_TAREAS PENDIENTES_
(A) ¿Qué progresos materiales de los tres últimos siglos enumera el texto sobre el interés por los ángeles? Menciónalos todos.
(B) Prosigue el texto sobre el interés por los ángeles a partir de su última oración, en el mismo tono reflexivo.

_TEXTO PROPORCIONADO_
┄┄┄┄┄┄┄┄┄┄┄┄┄┄┄┄┄┄┄┄

Alguien podría pensar así después de ver la increíble cantidad de publicaciones —algunas de bastante calidad— que se han editado últimamente sobre este tema. Pero, aunque así fuera, se dice siempre que una moda nace y sobre todo se consolida cuando existe una fuerte demanda por parte del público o, al menos, cuando el público está preparado para asumirla.
En nuestro caso, el interés que están suscitando los ángeles a finales de este milenio parece esconder algo más profundo: ansiedad y malestar, deseo de conocer y entender, necesidades existenciales desconocidas durante demasiado tiempo, sed de espiritualidad, exigencia de empezar otra vez, de «nacer de nuevo».
Los tres últimos siglos, desde la Ilustración hasta hoy, han registrado una serie casi increíble de progresos para la humanidad, pero progresos únicamente materiales, como el crecimiento del poder sobre la naturaleza, pero también sobre los otros hombres, y el aumento de conocimientos teóricos y prácticos.
Pero junto a esto, todavía no se ha verificado un crecimiento paralelo de la espiritualidad, un ahondamiento en el conocimiento y en la responsabilidad, también en este caso hacia la naturaleza y hacia los otros hombres, sino que, por el contrario, se ha producido una especie de regresión, una aridez en lo que a sentimientos humanos se refiere, una dispersión y una pérdida de los valores que han dado paso al cinismo y al renacimiento del absurdo y de la vulgaridad. Hasta que los éxitos de la ciencia y la gran proyección política de nuestro siglo no han hecho pensar en la posibilidad de realizar una hipótesis sobre un progreso exponencial imposible de frenar, no se ha percibido la necesidad de reflexionar sobre tal dicotomía.

┄┄┄┄┄┄┄┄┄┄┄┄┄┄┄┄┄┄┄┄

Registros de relaciones espaciales
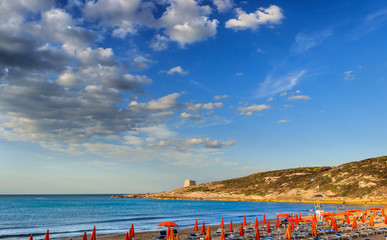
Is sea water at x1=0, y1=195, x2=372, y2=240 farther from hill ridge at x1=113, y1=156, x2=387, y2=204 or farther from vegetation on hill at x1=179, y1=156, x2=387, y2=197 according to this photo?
vegetation on hill at x1=179, y1=156, x2=387, y2=197

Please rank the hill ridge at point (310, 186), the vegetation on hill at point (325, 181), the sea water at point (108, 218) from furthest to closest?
1. the vegetation on hill at point (325, 181)
2. the hill ridge at point (310, 186)
3. the sea water at point (108, 218)

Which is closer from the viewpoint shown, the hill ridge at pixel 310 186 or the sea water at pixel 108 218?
the sea water at pixel 108 218

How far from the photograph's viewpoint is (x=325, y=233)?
25781mm

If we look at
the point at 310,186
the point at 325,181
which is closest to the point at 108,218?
the point at 310,186

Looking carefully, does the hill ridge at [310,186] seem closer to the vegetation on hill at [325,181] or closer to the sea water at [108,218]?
the vegetation on hill at [325,181]

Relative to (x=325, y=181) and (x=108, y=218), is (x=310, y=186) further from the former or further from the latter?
(x=108, y=218)

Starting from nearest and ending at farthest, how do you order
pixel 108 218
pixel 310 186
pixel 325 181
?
pixel 108 218 → pixel 325 181 → pixel 310 186

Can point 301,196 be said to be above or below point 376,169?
below

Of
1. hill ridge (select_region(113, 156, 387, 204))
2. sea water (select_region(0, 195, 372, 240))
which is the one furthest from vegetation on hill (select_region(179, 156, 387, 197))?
sea water (select_region(0, 195, 372, 240))

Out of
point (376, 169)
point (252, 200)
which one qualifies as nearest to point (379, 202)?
point (376, 169)

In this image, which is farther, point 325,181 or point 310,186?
point 310,186

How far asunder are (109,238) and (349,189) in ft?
293

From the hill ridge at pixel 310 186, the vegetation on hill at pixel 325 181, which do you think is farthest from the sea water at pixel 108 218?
the vegetation on hill at pixel 325 181

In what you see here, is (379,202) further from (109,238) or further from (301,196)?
(109,238)
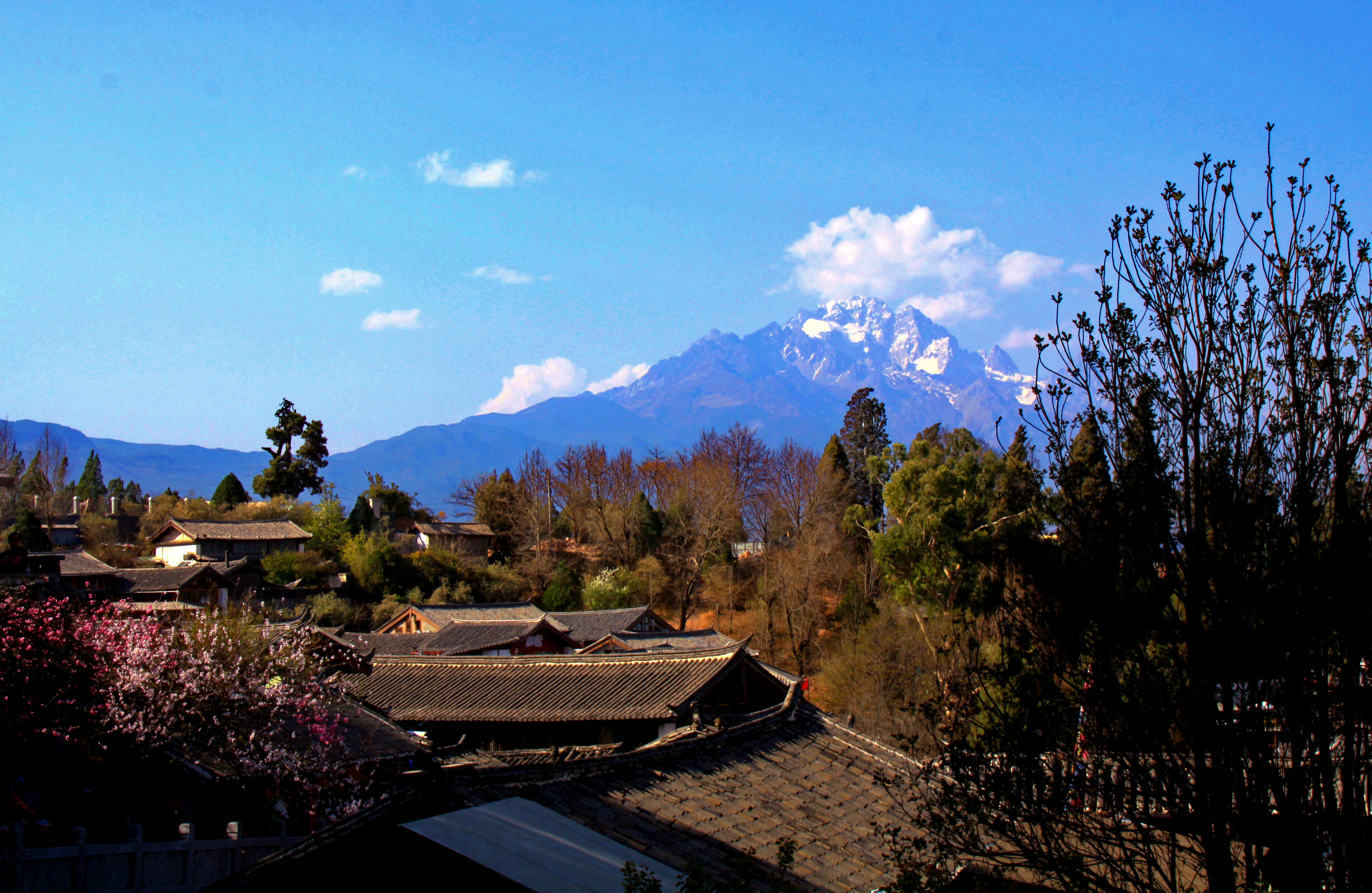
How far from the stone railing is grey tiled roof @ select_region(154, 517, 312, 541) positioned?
1836 inches

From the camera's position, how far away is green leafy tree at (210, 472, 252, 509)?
65438 mm

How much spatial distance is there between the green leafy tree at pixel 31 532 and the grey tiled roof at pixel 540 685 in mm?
27925

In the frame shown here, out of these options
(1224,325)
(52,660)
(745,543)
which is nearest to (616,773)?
(52,660)

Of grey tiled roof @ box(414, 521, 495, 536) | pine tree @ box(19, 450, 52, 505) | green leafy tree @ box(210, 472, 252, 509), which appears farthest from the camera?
pine tree @ box(19, 450, 52, 505)

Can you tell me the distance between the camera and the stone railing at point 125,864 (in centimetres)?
1038

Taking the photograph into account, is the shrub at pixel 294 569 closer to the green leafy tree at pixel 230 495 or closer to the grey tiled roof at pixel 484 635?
the green leafy tree at pixel 230 495

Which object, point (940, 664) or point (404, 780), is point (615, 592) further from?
point (404, 780)

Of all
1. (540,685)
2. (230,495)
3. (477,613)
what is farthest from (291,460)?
(540,685)

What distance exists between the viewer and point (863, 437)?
208 feet

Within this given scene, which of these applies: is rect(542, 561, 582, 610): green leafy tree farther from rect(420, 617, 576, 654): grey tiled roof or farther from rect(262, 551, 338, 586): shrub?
rect(262, 551, 338, 586): shrub

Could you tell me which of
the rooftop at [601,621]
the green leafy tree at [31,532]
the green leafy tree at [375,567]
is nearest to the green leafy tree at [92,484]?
the green leafy tree at [31,532]

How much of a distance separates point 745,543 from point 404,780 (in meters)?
49.7

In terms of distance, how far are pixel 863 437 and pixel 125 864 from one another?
55.9 metres

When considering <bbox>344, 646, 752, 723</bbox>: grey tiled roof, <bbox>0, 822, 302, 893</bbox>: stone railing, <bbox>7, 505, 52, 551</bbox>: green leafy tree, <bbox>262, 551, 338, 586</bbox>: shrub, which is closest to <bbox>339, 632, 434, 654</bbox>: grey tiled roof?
<bbox>344, 646, 752, 723</bbox>: grey tiled roof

┄┄┄┄┄┄┄┄┄┄┄┄┄┄┄┄┄┄┄┄

_RESPUESTAS POR TAREA_
(A)
- El crecimiento del poder sobre la naturaleza
- El crecimiento del poder sobre los otros hombres
- El aumento de conocimientos teóricos y prácticos

(B)
Pero cuando ha quedado claro que la ciencia por sí misma no podría proporcionar al hombre la felicidad y ni siquiera lo necesario para vivir, sino que, por el contrario, practicada sin discernimiento ni moralidad, hubiera podido llegar a destruirlo; cuando se ha hecho evidente que las utopías no tenían la posibilidad de convertirse en realidad, entonces ha sido imposible sustraerse a una profunda, auténtica y dolorosa toma de conciencia.
Para intentar llenar los vacíos que se habían creado y llegar a la comprensión, ha sido necesario recurrir al patrimonio más escondido de la humanidad, a su sabiduría y a sus tradiciones acumuladas a través de milenios, buscando al mismo tiempo unir todo esto a los conocimientos reunidos por la ciencia moderna.
A través de este trabajo aparece con toda su importancia la dimensión espiritual del hombre que no niega su dimensión material sino que, al contrario, la valora y la complementa.
De este modo, en este universo redescubierto, también vuelven a volar los ángeles.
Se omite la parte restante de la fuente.